Natural Language Processing

Wed Sep 20, 2023 [Sun Oct 8, 2023]

Introduction #

NLP is hard
- Ambiguity of language
- Most words only occur once in a large text corpus (Frequency \(\propto \frac{1}{Rank}\))

RegEx #

Disjunction: [wW] matches w or W
Disjunction operator (pipe): /cat|dog/ matches either “cat” or “dog”
Specify a range. [A-Z]: uppercase, [a-z], [0-9]
/[^Ss]/ matches any character except S or s. Only works if caret at start. /a^b/ matches a^b.
?: preceding character or nothing e.g. /colou?r/ for color or colour.
Kleene: /[0-9][0-9]*/ or /[0-9]+/ matches any integer
Wildcard (.): /beg.n/ matches both begin and begun

Terminology #

Words: distinct tokens in corpus (text), vocabulary V, size |V|
Tokens: total words in text
Herdan’s Law: Relation between N and |V|: \[|V| = kN^\beta\]
- \(0 < \beta < 1\): for large corpus between 0.67 and 0.75

Minimum Edit Distance #

Min # of edit operations (insert, delete, subs) to transform one string to another.
Levenshtein distance assigns weights to operations e.g. substitution has a cost of 2 (1 insert, 1 delete)
Let \(D[i, j]\) be edit distance between \(X[1…i]\) and \(Y[1…j]\)

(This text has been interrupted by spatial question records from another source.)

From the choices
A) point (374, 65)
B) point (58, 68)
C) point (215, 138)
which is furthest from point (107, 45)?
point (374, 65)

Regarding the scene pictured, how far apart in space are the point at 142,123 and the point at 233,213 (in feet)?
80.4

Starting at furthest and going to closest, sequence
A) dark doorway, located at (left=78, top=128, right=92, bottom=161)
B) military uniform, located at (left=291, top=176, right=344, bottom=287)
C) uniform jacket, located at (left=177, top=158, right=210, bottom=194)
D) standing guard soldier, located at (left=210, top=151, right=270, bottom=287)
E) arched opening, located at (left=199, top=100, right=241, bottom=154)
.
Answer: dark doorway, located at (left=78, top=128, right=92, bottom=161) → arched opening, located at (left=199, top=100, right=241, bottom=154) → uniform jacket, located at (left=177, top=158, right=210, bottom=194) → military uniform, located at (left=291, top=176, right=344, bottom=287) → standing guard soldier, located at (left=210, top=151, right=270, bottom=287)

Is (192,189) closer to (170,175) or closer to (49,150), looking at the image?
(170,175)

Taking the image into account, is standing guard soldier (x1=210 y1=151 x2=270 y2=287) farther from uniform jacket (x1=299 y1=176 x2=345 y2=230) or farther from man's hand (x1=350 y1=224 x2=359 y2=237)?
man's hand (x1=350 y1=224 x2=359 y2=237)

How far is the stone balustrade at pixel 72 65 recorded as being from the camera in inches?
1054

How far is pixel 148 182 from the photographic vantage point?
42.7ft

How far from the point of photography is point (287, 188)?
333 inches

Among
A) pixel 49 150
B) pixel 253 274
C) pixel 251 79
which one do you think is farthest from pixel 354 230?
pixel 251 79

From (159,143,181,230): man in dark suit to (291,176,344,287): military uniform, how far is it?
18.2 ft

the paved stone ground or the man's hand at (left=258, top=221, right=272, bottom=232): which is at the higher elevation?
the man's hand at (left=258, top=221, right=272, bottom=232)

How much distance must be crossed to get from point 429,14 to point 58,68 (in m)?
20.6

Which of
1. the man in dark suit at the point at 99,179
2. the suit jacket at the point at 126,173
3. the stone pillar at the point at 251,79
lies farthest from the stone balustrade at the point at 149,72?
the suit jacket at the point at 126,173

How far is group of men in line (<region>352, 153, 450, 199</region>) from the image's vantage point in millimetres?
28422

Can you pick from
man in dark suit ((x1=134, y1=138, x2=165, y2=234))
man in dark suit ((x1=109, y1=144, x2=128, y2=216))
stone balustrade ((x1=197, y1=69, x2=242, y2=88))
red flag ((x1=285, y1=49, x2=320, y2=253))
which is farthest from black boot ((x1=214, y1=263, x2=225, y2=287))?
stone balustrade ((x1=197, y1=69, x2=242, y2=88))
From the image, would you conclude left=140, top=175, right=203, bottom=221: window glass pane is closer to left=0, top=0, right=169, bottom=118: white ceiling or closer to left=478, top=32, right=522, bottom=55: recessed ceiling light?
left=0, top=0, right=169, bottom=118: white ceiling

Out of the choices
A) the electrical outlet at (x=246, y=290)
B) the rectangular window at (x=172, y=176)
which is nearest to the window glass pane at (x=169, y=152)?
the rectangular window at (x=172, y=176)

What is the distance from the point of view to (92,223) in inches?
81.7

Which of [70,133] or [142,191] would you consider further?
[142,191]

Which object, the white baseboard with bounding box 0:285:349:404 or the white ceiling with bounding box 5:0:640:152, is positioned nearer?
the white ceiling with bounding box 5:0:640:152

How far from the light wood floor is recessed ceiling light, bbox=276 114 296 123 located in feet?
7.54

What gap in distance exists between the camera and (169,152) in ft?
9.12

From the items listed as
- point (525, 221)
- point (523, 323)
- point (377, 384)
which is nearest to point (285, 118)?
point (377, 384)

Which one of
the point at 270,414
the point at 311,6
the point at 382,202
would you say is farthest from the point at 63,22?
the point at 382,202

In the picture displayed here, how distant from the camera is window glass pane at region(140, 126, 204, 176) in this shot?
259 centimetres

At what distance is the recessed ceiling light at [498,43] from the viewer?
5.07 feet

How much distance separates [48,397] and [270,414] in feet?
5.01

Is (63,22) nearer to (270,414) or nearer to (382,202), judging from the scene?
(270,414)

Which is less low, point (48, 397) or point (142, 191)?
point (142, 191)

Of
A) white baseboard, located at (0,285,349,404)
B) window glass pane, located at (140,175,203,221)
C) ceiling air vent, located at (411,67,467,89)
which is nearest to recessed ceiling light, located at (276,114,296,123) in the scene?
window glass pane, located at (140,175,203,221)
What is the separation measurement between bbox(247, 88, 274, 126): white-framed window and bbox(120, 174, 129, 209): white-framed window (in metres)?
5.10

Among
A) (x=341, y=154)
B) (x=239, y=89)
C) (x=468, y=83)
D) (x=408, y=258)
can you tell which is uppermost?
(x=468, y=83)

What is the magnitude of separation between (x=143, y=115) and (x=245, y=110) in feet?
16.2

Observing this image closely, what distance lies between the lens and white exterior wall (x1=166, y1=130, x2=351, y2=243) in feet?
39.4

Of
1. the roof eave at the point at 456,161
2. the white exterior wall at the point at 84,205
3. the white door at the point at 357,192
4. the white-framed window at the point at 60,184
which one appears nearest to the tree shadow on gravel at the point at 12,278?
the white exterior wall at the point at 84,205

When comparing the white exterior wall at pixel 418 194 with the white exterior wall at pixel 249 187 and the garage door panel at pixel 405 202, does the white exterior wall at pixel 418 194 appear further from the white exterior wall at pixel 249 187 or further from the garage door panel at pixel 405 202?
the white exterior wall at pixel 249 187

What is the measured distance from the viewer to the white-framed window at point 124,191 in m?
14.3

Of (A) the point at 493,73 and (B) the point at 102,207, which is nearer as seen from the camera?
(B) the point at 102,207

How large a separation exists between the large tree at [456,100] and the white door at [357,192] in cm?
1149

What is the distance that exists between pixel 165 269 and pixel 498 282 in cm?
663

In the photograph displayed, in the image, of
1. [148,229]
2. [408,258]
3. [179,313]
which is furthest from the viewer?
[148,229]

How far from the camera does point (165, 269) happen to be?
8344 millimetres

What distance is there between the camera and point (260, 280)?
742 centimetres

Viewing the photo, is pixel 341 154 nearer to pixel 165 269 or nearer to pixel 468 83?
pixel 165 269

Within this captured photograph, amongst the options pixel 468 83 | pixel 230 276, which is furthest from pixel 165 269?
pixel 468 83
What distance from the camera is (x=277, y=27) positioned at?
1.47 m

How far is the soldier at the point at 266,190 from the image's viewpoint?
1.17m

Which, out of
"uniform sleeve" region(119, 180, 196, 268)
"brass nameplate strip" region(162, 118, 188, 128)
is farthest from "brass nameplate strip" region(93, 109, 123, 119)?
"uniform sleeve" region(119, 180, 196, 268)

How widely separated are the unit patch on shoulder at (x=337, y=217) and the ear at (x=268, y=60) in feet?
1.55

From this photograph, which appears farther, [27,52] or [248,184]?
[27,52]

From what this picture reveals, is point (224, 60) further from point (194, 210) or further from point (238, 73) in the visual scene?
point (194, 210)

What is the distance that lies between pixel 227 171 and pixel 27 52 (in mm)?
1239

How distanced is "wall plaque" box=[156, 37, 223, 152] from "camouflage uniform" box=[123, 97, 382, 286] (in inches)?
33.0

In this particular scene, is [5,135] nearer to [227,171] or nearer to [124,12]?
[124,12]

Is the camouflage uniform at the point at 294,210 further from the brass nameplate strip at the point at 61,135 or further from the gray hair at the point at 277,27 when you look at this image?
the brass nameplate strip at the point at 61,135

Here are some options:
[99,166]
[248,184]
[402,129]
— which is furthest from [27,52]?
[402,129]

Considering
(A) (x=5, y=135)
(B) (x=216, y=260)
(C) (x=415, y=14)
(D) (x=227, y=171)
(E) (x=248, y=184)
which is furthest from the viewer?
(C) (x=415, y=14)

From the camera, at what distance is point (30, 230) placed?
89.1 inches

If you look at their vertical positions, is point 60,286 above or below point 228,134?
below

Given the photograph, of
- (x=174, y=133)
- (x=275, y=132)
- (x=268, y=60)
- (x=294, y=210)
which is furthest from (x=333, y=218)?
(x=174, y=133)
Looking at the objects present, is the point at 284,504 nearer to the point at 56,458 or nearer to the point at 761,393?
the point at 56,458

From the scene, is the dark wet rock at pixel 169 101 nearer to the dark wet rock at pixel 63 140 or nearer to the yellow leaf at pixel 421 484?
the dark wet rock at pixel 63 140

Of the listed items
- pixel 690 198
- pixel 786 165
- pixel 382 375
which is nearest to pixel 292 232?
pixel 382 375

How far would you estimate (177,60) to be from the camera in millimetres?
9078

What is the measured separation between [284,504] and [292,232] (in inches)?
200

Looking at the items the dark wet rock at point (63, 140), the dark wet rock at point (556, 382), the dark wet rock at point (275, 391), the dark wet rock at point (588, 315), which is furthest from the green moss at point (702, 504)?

\[D[i, j] = min(D[i-1,j]+\text{del-cost}(\text{source}[i]), \\ D[i,j-1]+\text{ins-cost}(\text{target}[j]),\\ D[i-1,j-1]+\text{sub-cost}(\text{source}[i], \text{target}[j]) \]

N-gram Models #

\[P(\text{that} | \text{water so transparent}) = \frac{C(\text{water so transparent that})}{C(\text{water so transparent})}\]

Chain rule of probability on words: \[ P(w_{1:n} = \Pi_kP(w_k|w_{1:k-1})\]
- Markov assumption: \(P(w_n | w_{1:n-1}) \approx P(w_n|w_{n-1})\)
- N-grams: \(P(w_n | w_{1:n-1}) \approx P(w_n|w_{n-N+1: n-1})\)
\[P(w_n|w_{n-1}) = \frac{C(w_{n-1}w_n)}{\sum_wC(w_{n-1}w)} = \frac{C(w_{n-1}w_n)}{C(w_{n-1})}\]
Out of vocabulary (OOV) words: replaced with <UNK>

Perplexity #

\[PP(W) = \left(\frac{1}{P(w_1w_2\cdots w_N)}\right)^{1/N}\] Lower is better

Smoothing #

Dealing with unseen events with zero counts/probabilities

Laplace Smoothing #

\[P_{\text{Laplace}}(w_i) = \frac{c_i + 1}{N+V}\] \[P_{\text{Laplace}}(w_n|w_{n-1}) = \frac{c(w_{n-1}w) + 1}{c(w_{n-1}+V}\] Can view smoothing as discounting i.e. shaving off non-zero counts and giving that to zero counts. Discount \(d_c = \frac{c^*}{c}\) Where \(c_i^*\) is the adjusted count that shows how the numerator changes in the original estimate \(c_i/N\). The normalisation factor \(N/(N+V)\) is multiplied to get \(c_i^* = (c_i + 1) \frac{N}{N+V}\).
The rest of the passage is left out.